A data decomposition solution would be to consider the entire set of exams as a large data collection, divide up the exams among the assistants, and have each grader repeatedly take an exam and grade the entire thing. How the work gets distributed can be done many different ways. For example, the collection of exams can be divided into equal piles, one per student assistant, or they can be left in a large stack in the middle of the table and whenever an assistant needs a new exam to grade, they simply pull the top one off the stack. Any scheme like this will just be a detail of implementation, but could affect the time needed to complete the exam grading.

(If you're wondering how to design the exam-grading algorithm for both a task and data decomposition and still come up with the same implementation, consider the second exam distribution example in the previous paragraph. If we define a task to be grading all questions on a single exam, we might set up all the ungraded exams into a stack in the middle of a table. Then, we simply add the step of pulling the top exam off the stack to the whole task of grading an exam. This describes the shared stack data decomposition algorithm outlined above.)

So, what does a data decomposition of Bubblesort look like? The large collection of data is going to be the array of values that is to be sorted. I guess we simply divide that into some number of non-overlapping sections and assign a thread to run Bubblesort on the values in an assigned section. I can illustrate how this would work by returning to the "Shakespeare characters sorting books on a long shelf on a submarine" metaphor I've used in the past, but with two changes. First, none of the sorting characters will be roaming beyond their assigned section of books. They will be able to reach over into a succeeding section for that one book that must be swapped for the last book in their section, though. This could require some coordination between characters in adjoining sections. Second, since none of the sorters will be moving between sections, there are no doors that need to be opened. We can simply use the bulkheads where the door would have been to signify the boundaries between discrete sections.

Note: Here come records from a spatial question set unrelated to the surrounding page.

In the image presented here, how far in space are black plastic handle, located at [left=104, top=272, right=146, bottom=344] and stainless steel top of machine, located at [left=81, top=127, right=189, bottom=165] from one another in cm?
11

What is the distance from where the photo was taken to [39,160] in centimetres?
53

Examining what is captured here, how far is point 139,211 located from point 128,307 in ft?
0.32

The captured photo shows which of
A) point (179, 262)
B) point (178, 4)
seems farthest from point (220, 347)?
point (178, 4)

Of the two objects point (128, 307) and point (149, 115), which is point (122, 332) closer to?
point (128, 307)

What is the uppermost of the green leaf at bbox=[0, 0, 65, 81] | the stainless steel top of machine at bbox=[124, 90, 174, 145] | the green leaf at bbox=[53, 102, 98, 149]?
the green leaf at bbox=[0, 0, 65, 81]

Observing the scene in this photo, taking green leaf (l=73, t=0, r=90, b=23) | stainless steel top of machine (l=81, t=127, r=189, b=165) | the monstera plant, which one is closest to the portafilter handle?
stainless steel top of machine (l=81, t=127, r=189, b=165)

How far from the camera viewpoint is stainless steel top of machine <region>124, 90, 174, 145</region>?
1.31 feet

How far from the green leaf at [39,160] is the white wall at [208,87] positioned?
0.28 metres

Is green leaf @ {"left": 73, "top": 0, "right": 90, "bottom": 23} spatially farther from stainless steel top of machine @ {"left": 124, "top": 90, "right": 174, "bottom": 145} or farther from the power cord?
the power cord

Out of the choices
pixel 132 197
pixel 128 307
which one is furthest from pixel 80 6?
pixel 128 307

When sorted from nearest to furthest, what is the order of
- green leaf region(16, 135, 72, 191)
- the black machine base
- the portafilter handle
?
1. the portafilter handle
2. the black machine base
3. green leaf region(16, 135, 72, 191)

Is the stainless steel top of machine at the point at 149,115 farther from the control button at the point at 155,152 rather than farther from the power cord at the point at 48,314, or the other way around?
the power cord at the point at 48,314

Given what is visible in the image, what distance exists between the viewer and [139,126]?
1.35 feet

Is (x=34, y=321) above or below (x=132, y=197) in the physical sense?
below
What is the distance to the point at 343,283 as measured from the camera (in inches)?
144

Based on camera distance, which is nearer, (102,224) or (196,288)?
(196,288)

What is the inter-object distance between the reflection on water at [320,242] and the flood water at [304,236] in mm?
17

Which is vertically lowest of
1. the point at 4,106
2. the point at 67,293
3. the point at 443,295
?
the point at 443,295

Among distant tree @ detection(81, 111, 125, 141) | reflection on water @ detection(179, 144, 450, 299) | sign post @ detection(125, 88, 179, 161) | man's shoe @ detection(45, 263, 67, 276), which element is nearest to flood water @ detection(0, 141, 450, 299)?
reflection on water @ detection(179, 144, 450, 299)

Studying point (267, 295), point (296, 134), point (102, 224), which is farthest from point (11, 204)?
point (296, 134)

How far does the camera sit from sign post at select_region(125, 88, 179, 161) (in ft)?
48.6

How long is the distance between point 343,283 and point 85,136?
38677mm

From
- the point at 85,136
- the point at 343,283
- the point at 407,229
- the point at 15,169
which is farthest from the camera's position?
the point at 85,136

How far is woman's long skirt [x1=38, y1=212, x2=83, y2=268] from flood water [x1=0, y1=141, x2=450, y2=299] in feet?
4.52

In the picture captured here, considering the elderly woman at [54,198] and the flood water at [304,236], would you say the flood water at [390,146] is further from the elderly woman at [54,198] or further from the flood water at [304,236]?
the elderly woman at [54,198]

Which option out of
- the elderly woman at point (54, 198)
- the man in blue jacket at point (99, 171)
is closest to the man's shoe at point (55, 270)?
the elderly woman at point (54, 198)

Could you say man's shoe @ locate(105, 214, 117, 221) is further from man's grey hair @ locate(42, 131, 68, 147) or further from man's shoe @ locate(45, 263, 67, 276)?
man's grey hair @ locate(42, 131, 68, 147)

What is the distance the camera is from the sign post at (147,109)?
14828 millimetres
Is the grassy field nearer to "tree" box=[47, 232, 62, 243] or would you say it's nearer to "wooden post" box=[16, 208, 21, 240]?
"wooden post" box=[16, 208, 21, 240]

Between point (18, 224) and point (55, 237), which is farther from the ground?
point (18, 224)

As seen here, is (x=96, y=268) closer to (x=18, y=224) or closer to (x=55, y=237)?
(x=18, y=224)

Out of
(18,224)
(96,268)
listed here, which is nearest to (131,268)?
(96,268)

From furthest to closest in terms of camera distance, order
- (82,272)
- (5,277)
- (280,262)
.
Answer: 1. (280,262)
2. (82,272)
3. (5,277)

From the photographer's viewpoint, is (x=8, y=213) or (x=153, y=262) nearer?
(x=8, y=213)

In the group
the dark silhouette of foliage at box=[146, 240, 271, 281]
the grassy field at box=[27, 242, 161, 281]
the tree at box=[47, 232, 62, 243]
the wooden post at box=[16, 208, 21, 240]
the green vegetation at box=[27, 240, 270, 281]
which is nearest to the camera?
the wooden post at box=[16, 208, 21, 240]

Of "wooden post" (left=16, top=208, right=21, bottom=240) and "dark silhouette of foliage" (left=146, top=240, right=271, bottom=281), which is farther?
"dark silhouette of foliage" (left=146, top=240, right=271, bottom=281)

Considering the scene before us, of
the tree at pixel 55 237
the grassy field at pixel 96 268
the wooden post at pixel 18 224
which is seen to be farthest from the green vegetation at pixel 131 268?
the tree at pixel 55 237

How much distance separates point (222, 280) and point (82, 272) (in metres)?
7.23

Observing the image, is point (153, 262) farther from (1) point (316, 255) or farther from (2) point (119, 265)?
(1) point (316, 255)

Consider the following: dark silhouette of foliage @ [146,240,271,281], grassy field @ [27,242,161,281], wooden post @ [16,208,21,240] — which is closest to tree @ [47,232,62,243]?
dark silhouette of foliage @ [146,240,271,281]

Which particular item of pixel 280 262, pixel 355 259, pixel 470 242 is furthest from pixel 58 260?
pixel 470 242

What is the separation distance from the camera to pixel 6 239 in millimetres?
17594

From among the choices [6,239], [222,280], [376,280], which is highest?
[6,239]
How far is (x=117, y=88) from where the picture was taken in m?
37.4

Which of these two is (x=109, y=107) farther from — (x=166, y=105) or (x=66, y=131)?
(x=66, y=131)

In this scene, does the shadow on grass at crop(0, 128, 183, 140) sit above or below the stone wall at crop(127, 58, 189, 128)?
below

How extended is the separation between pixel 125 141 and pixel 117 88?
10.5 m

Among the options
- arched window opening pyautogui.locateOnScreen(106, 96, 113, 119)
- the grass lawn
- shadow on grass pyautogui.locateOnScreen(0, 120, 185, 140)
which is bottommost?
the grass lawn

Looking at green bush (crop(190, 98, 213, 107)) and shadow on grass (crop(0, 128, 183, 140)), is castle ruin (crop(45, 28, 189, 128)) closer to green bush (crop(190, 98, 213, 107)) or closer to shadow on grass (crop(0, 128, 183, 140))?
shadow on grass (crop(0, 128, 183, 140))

From this arrangement, the biggest question that springs to my mind is: How do the sorters know when the sort has completed? Banquo and Duncan can only see the section of books they have been assigned to sort. One easy answer to my question would be for each sorter to run one pass for each element in the full data set. This will ensure that the worst-case scenario, for Bubblesort, (i.e., the lowest-keyed item is initially located in the final position, [N], of the unsorted data) is handled properly. It will require N passes to move that lowest-keyed item to its final sorted position. Thus, if each sorter runs N passes through their portion of the bookshelf (assuming proper coordination at the bulkhead boundaries), then the data will be guaranteed to be sorted, right? Not quite.

What if Banquo precedes Duncan in the order of two sorters assigned and Banquo also sorts slower than Duncan (perhaps Banquo is distracted by the colorful cover each time he looks at a book or maybe he just walks slower than Duncan)? If there are 100 books divided between the two characters and Duncan is 10 times faster at sorting than Banquo, then Duncan will have passed through his 50 titles the required 100 times in the time that Banquo needs to complete 10 passes. If the original list was in reverse sorted order, there will be at least 40 books in Banquo's section that must be in Duncan's section and no way for Duncan to handle any of them since he believes that his work is done.

Alternately, could I devise a method to use the lack of exchanges to determine when the sorting process has completed? We saw that this was possible to do with the serial algorithm and with the task decomposition parallel solution. Unfortunately, Banquo can only see his assigned section of books. Just because there are no local exchanges for Banquo, it doesn't mean that Duncan isn't performing exchanges within his assigned section. Consequently, there is no way for Banquo to know if some book might be working its way up or down the shelf and eventually enter his section to create exchanges.